**DOCUMENT EXCERPT**:
This invention relates to quality assessment and condition monitoring of electrical insulation and more particularly to statistical pattern analysis and diagnostics of partial discharge measurements of high voltage insulation.
Partial discharge (PD) analysis has been established as a useful diagnostic tool to asses high voltage insulation systems for integrity and design deficiencies. Interpretation of the PD patterns can reveal the source and the reason for the PD pattern occurrence, and therefore, has been used as a condition monitoring and quality control tool by the manufacturing industry. Analysis of PD patterns for high voltage electrical equipment has often times been an heuristic process based on empirical reasoning and anecdotal information. This is particularly true for insulation systems encountered in high voltage rotating machinery. Typically high voltage insulation is a heterogeneous composite comprising tape, mica flakes, and resin. No insulation system is perfect and there is a statistical distribution of voids and other defects throughout the insulation system. This void distribution results in a baseline level of PD activity for all insulation systems. The associated discharge phenomena are often complicated, multi-faceted events. Discerning between "normal" and defective insulation systems often require more than simple trending of discharge levels.

**DATA BLOCK**:
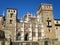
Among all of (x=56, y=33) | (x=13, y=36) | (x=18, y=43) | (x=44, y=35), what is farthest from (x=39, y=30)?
(x=18, y=43)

**REQUIREMENT 1**: Translate this sentence from the partial discharge text into French: "Typically high voltage insulation is a heterogeneous composite comprising tape, mica flakes, and resin."
**REQUIREMENT 2**: According to the partial discharge text, insulation systems in what kind of equipment make PD pattern analysis particularly likely to be a heuristic process?
**REQUIREMENT 3**: Copy the partial discharge text word for word from "This invention relates" to "high voltage insulation.".

**TASK RESPONSE 1**: En général, l'isolation haute tension est un composite hétérogène composé de ruban, de paillettes de mica et de résine.

**TASK RESPONSE 2**: High voltage rotating machinery.

**TASK RESPONSE 3**:
This invention relates to quality assessment and condition monitoring of electrical insulation and more particularly to statistical pattern analysis and diagnostics of partial discharge measurements of high voltage insulation.